» DATA SUPPLIED:
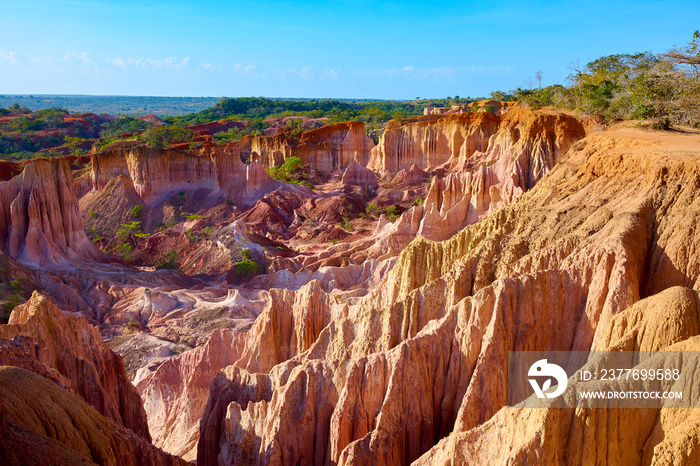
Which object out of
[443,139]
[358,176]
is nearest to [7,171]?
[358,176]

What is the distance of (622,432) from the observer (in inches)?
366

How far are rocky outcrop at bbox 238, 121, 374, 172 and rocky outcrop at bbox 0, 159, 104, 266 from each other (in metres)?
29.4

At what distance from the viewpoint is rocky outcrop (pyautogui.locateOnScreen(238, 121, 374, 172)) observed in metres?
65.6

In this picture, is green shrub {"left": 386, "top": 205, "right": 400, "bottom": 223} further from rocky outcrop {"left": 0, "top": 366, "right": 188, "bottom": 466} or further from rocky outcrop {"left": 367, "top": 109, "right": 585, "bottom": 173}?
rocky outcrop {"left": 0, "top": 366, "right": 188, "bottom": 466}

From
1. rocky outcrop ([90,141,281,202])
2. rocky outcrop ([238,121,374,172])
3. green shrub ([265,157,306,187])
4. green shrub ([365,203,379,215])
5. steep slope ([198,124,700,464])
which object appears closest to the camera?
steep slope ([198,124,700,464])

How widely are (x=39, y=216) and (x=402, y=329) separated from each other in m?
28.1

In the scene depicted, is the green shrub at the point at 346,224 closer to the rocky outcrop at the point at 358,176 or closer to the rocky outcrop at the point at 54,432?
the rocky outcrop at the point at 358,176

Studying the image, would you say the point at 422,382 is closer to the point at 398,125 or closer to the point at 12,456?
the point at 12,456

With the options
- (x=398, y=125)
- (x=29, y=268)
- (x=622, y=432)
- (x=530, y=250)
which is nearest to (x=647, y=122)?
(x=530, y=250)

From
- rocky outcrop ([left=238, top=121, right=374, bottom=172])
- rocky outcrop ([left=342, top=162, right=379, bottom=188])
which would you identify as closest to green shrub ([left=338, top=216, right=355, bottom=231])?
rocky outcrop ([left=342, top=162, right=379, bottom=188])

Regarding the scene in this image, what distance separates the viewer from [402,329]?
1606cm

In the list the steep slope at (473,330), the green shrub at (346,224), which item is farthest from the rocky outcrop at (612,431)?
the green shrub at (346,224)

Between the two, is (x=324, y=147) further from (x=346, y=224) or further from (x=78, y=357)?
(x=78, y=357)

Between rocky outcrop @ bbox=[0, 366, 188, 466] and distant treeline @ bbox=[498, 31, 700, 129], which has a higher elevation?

» EXERCISE INSTRUCTIONS:
Write out each entry exactly as given, but skip the pictures.

» RESPONSE TO THIS TASK:
Which object out of
[443,139]
[358,176]
is nearest to [7,171]?
[358,176]

What is the distance of (622,432) from the observer (in inches)?
366

How far are rocky outcrop at bbox 238, 121, 374, 172 and rocky outcrop at bbox 0, 159, 104, 266 from each other (in metres)?
29.4

At what distance from the viewpoint is rocky outcrop (pyautogui.locateOnScreen(238, 121, 374, 172)) observed in metres?
65.6

In this picture, is green shrub {"left": 386, "top": 205, "right": 400, "bottom": 223} further from rocky outcrop {"left": 0, "top": 366, "right": 188, "bottom": 466} or further from rocky outcrop {"left": 367, "top": 109, "right": 585, "bottom": 173}?
rocky outcrop {"left": 0, "top": 366, "right": 188, "bottom": 466}

From
1. rocky outcrop ([90,141,281,202])
2. rocky outcrop ([238,121,374,172])
3. green shrub ([265,157,306,187])
4. green shrub ([365,203,379,215])
5. steep slope ([198,124,700,464])
which object appears closest to the camera?
steep slope ([198,124,700,464])

How widely are (x=39, y=216) and (x=402, y=329) separated from each other in m?
28.1

In the scene depicted, is the green shrub at the point at 346,224 closer to the rocky outcrop at the point at 358,176 or closer to the rocky outcrop at the point at 54,432?
the rocky outcrop at the point at 358,176

Studying the image, would you say the point at 422,382 is closer to the point at 398,125 or closer to the point at 12,456?
the point at 12,456

With the options
- (x=398, y=125)
- (x=29, y=268)
- (x=622, y=432)
- (x=530, y=250)
which is nearest to (x=647, y=122)?
(x=530, y=250)

From
- rocky outcrop ([left=238, top=121, right=374, bottom=172])
- rocky outcrop ([left=342, top=162, right=379, bottom=188])
which would you identify as closest to green shrub ([left=338, top=216, right=355, bottom=231])?
rocky outcrop ([left=342, top=162, right=379, bottom=188])

Regarding the scene in this image, what distance separates the viewer from [402,329]?
1606cm

In the list the steep slope at (473,330), the green shrub at (346,224), which item is farthest from the rocky outcrop at (612,431)?
the green shrub at (346,224)

Between the two, is (x=324, y=147) further from (x=346, y=224) or further from (x=78, y=357)?
(x=78, y=357)

Between rocky outcrop @ bbox=[0, 366, 188, 466] and distant treeline @ bbox=[498, 31, 700, 129], which has a higher elevation?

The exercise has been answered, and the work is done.